Attendance/participation:                              25%   
Assessed via roll-taking, in-class assignments.

                        Written reports on readings:             25%   

                                    Short papers assigned and due approximately weekly.

                        Written homework:                                        25%

                                    Problem sets of an analytical or technical nature.

                        Term project, paper or presentation:            25%   

Longer project, research paper or in-class presentation

There will also be opportunities for optional programming projects presented occasionally throughout the semester.  If completed, these will count as extra credit towards your overall course grade.

Grading scale:  I use a strict grading scale of 90% A, 80% B, 70% C, 60% D.  There will be NO rounding of grades; e.g., even 89.99% is still only a B.  You have sole responsibility for making sure that your grade is over the bar.

Class policies:

1.      No absences or late submission of assignments will be accepted, except with a valid excuse letter signed by Dr. Harvey.

2.      You are bound by the academic honor code, described at http://www.fsu.edu/‌~‌dof‌/‌‌academics.htm.  Violations will be reported, and penalties may include a failing grade in an assignment or in the course.

Students with Disabilities:     Students with disabilities needing academic accommodations should: (1) Register with and provide documentation to the Student Disability Resource Center (SDRC, see http://www.fsu.edu/~staffair/­dean/‌StudentDisability/ ); and (2) Bring a letter to the instructor from the SDRC indicating you need accommodations.  This should be done within the first week of class.  This syllabus and other class materials are available in alternative format upon request.

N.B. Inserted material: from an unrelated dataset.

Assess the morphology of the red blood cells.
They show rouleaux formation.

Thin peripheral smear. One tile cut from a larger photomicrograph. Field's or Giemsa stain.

Special first day instructions:

1.   You must attend the first class or you will be dropped from the course.     

2.   You are required to sign and turn in the form declaring that you have satisfied the course prerequisites within the first week of classes.  If you do not turn in the form, or if later you are found not to have satisfied the prerequisites, you may be dropped from the course.

3.   Please make sure right away that you are enrolled in the course’s Blackboard website.  We will use this website to communicate with you regarding the course.  You should check it frequently for new announcements.

More details:  A course web page is available under the FSU Blackboard System at http://campus.fsu.edu.  All FSU students registered for the class are automatically enrolled on the web page.  FSU students: log in using your Garnet account ID and password.  FAMU students log in using your engineering account user name appended with “_eng”, and your engineering password (Example: If your engineering email address is JDoe@eng.fsu.edu and your engineering password is "eestudent", then login in as "JDoe_eng" with password "eestudent").  FAMU students must then select the course and use the enrollment button to add their names to the course web page roll.  IT IS REQUIRED FOR ALL FAMU STUDENTS TO ENROLL, AND ALL FSU STUDENTS TO VERIFY ENROLLMENT IN THE COURSE WEB PAGE.